Performance of a prototype TORCH time-of-flight detector

TL;DR

This paper reports on the development and testing of a TORCH prototype, a novel time-of-flight detector using Cherenkov photons in quartz for charged particle identification, demonstrating performance close to design goals.

Contribution

The paper presents the construction, testing, and performance evaluation of a 1.25 m TORCH prototype module with MCP-PMTs, advancing the development of time-of-flight particle identification technology.

Findings

Photon yield measurements match expectations.

Single-photon time resolution approaches design goals.

Prototype performance is close to full-scale detector requirements.

Abstract

TORCH is a novel time-of-flight detector, designed to provide charged particle identification of pions, kaons and protons in the momentum range 2-20 GeV/c over a 9.5 m flight path.
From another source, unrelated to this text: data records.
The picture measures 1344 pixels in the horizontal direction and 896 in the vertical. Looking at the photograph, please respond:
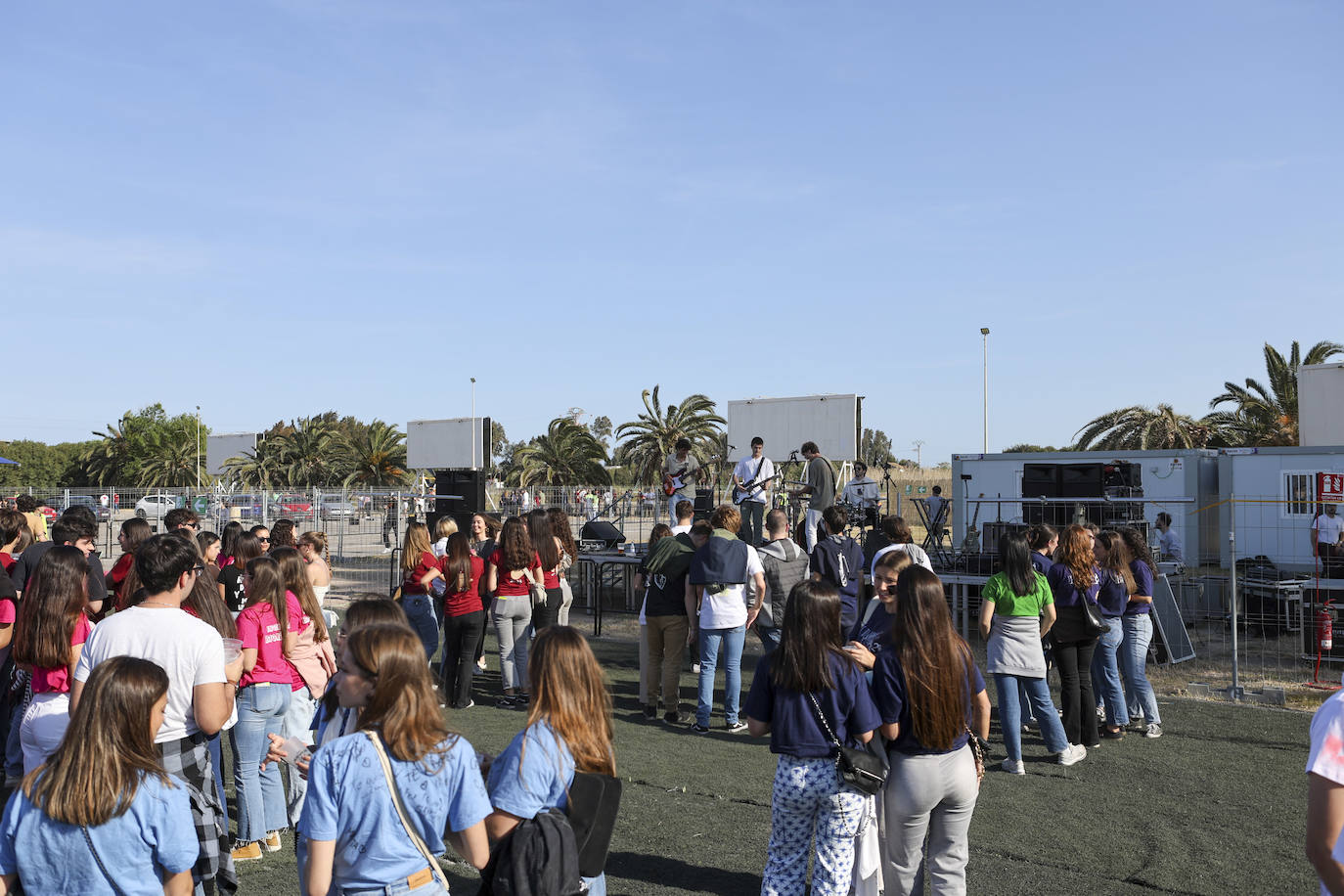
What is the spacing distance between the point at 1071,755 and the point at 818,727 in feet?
13.2

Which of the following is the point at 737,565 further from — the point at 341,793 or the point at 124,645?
the point at 341,793

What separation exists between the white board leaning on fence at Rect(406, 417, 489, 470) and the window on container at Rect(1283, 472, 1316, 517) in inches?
897

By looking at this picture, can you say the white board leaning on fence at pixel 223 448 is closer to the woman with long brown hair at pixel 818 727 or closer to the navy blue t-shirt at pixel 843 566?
the navy blue t-shirt at pixel 843 566

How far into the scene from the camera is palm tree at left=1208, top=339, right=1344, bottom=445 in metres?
28.3

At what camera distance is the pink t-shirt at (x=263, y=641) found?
16.4 feet

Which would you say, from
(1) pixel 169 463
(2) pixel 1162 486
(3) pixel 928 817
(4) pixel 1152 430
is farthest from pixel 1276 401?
(1) pixel 169 463

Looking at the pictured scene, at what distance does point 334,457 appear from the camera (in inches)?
2026

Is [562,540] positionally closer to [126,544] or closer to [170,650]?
[126,544]

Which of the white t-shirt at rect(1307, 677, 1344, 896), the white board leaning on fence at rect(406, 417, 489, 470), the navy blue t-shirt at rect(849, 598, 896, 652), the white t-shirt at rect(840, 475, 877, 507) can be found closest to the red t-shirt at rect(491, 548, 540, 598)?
the navy blue t-shirt at rect(849, 598, 896, 652)

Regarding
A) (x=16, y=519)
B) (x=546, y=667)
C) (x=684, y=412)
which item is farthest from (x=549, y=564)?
(x=684, y=412)

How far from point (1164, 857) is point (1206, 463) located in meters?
14.9

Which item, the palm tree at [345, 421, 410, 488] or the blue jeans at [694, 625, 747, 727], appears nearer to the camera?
the blue jeans at [694, 625, 747, 727]

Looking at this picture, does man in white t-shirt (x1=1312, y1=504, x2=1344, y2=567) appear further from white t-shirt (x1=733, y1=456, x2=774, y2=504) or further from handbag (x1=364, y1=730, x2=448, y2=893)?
handbag (x1=364, y1=730, x2=448, y2=893)

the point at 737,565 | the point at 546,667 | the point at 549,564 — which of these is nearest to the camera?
the point at 546,667
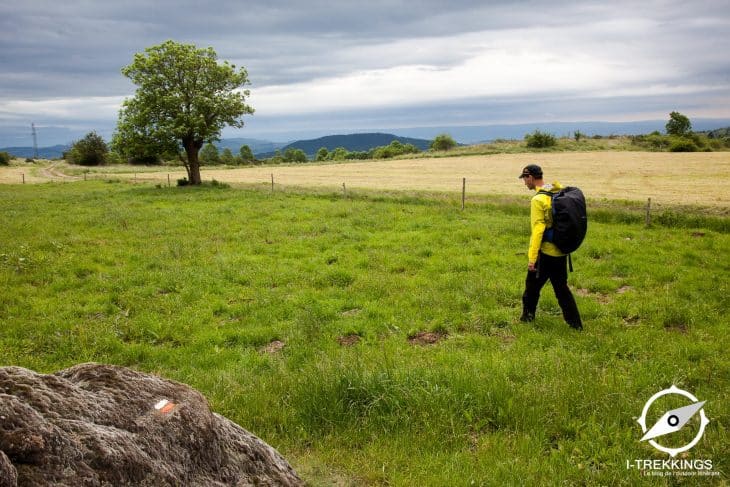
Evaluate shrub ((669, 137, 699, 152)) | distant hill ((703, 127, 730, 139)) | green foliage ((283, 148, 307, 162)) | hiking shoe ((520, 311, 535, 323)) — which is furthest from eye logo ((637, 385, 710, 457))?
green foliage ((283, 148, 307, 162))

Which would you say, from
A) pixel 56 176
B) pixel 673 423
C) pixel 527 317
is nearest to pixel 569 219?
pixel 527 317

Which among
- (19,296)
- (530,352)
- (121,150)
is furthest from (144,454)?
(121,150)

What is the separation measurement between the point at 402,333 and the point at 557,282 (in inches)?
119

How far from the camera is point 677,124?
97.8 meters

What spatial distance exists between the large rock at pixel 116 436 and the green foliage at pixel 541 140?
90703mm

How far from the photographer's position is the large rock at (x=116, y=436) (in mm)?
2363

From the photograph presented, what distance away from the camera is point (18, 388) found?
265 cm

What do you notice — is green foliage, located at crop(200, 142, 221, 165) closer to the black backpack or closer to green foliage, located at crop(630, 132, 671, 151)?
green foliage, located at crop(630, 132, 671, 151)

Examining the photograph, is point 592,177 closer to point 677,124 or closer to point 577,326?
point 577,326

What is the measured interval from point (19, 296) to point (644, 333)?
13617mm

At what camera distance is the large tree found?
38688 millimetres

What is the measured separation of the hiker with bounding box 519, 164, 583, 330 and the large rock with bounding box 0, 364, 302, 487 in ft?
20.8

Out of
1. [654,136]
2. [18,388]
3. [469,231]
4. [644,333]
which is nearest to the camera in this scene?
[18,388]

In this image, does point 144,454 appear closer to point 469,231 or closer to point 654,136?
point 469,231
A detector module, comprising a 10mm thick quartz plate, provides a source of Cherenkov photons which propagate via total internal reflection to one end of the plate. Here, the photons are focused onto an array of custom-designed Micro-Channel Plate Photo-Multiplier Tubes (MCP-PMTs) which measure their positions and arrival times. The target time resolution per photon is 70 ps which, for 30 detected photons per charged particle, results in a 10-15 ps time-of-flight resolution. A 1.25 m length TORCH prototype module employing two MCP-PMTs has been developed, and tested at the CERN PS using a charged hadron beam of 8 GeV/c momentum. The construction of the module, the properties of the MCP-PMTs and the readout electronics are described. Measurements of the collected photon yields and single-photon time resolutions have been performed as a function of particle entry points on the plate and compared to expectations. These studies show that the performance of the TORCH prototype approaches the design goals for the full-scale detector.